Under House Bill 21 filed by Rep. Dan Huberty, R-Houston, most school districts would see a boost but because of the complex school finance system, some would actually see less money.
“When I first got elected to a school board over 14 years ago, it was under the basis to try to change the finance system in the state of Texas and to provide a meaningful discretion for our school districts. While we’re not there, this is a first good step,” Huberty said.
The Austin school district would receive an additional $11.5 million in fiscal 2018 and $12.3 million in fiscal 2019.
The bill would increase the basic amount of money that school districts receive by $210 per student to $5,350. School districts would receive more money than they do now for educating special populations of students including those who have dyslexia and those who are learning English as a second language. The bill also would increase funding for career and technology education courses.

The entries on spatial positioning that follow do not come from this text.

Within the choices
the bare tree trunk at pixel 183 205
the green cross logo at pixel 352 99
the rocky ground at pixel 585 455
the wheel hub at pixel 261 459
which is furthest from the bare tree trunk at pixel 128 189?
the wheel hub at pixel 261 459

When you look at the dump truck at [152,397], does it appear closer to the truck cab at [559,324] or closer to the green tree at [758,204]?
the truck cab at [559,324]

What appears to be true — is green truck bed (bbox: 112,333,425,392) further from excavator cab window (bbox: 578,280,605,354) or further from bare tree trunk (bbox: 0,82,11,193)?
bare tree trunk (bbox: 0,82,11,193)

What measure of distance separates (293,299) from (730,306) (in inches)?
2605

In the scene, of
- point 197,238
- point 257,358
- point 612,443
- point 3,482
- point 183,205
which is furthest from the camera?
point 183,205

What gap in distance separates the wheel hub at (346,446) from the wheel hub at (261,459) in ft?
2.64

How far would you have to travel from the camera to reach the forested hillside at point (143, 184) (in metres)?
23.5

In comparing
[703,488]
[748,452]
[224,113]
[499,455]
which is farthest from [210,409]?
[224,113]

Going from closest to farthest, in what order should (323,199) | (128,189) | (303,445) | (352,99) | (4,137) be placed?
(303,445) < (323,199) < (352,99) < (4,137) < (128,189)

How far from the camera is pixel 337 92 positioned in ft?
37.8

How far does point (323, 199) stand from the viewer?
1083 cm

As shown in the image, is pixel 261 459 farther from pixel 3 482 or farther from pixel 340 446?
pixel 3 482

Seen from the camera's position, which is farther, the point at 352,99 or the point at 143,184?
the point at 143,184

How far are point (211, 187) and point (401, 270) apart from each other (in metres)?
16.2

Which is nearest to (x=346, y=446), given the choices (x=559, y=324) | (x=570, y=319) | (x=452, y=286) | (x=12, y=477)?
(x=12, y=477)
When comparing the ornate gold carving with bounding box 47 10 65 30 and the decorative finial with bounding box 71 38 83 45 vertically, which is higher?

“The House will continue to prioritize this bill and others that improve education for more than 5 million Texas students,” House Speaker Joe Straus, R-San Antonio, said in a statement.
The bill would create a $200 million “hardship provision grant” that helps school districts that are slated to lose hold harmless funding starting next school year. Hold harmless funding has helped more than 1,000 districts since 2006, when the state decreased property tax rates by a third and provided the money to compensate for that loss.
The full House next will consider HB 21. The boost in funding provided by the bill stands in stark contrast to the $1.4 billion in state support the Senate has proposed cutting from public education.